What to work on
Copy out every one of the entries below word for word, with nothing changed.

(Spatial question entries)
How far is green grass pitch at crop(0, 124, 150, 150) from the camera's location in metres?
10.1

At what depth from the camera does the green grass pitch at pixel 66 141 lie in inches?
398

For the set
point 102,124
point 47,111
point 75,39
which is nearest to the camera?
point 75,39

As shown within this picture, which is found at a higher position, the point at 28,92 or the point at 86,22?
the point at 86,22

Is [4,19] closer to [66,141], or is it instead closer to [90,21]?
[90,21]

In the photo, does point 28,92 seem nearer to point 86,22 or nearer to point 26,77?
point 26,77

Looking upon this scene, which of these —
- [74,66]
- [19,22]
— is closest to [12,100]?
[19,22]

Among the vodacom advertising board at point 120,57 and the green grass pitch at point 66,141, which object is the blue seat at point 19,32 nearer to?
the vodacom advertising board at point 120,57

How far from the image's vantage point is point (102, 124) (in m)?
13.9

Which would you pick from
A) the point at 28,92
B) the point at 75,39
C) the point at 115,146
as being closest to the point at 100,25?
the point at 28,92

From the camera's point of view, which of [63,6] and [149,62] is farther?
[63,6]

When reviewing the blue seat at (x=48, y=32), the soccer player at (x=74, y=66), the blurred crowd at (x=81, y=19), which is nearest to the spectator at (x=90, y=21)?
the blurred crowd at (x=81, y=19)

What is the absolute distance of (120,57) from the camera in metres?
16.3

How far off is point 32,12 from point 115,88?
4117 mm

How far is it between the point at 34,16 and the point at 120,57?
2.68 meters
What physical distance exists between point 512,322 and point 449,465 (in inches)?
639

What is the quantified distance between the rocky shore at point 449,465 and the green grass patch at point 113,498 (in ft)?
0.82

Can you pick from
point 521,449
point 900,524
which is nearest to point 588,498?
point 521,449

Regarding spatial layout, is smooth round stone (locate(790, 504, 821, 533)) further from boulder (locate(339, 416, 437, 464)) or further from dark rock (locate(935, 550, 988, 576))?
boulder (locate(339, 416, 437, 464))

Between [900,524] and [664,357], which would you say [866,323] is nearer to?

Exercise output
How far is green grass pitch at crop(0, 124, 150, 150) from the camera's location in metres?
10.1

At what depth from the camera does the green grass pitch at pixel 66 141 lie in inches?
398

For the set
point 102,124
point 47,111
point 75,39
which is nearest to the camera?
point 75,39

As shown within this picture, which is found at a higher position, the point at 28,92 or the point at 86,22?
the point at 86,22

Is [4,19] closer to [66,141], or is it instead closer to [90,21]?
[90,21]

In the photo, does point 28,92 seem nearer to point 86,22 or nearer to point 26,77?
point 26,77

Looking upon this scene, which of these —
- [74,66]
- [19,22]
— is closest to [12,100]?
[19,22]

Among the vodacom advertising board at point 120,57 and the green grass pitch at point 66,141, which object is the blue seat at point 19,32 nearer to?
the vodacom advertising board at point 120,57

How far from the image's vantage point is point (102, 124) (in m)?
13.9

Which would you pick from
A) the point at 28,92
B) the point at 75,39
C) the point at 115,146
as being closest to the point at 100,25?
the point at 28,92

From the camera's point of view, which of [63,6] and [149,62] is farther?
[63,6]

When reviewing the blue seat at (x=48, y=32), the soccer player at (x=74, y=66), the blurred crowd at (x=81, y=19), which is nearest to the spectator at (x=90, y=21)?
the blurred crowd at (x=81, y=19)

What is the absolute distance of (120,57) from the camera in metres?
16.3

How far off is point 32,12 from point 115,88?
4117 mm

How far is it between the point at 34,16 and the point at 120,57?
2.68 meters
What physical distance exists between point 512,322 and point 449,465 (in inches)?
639

What is the quantified distance between the rocky shore at point 449,465 and the green grass patch at point 113,498 (in ft)?
0.82

Can you pick from
point 521,449
point 900,524
which is nearest to point 588,498?
point 521,449

Regarding spatial layout, is smooth round stone (locate(790, 504, 821, 533)) further from boulder (locate(339, 416, 437, 464)) or further from dark rock (locate(935, 550, 988, 576))?
boulder (locate(339, 416, 437, 464))

Between [900,524] and [664,357], which would you say [866,323] is nearer to?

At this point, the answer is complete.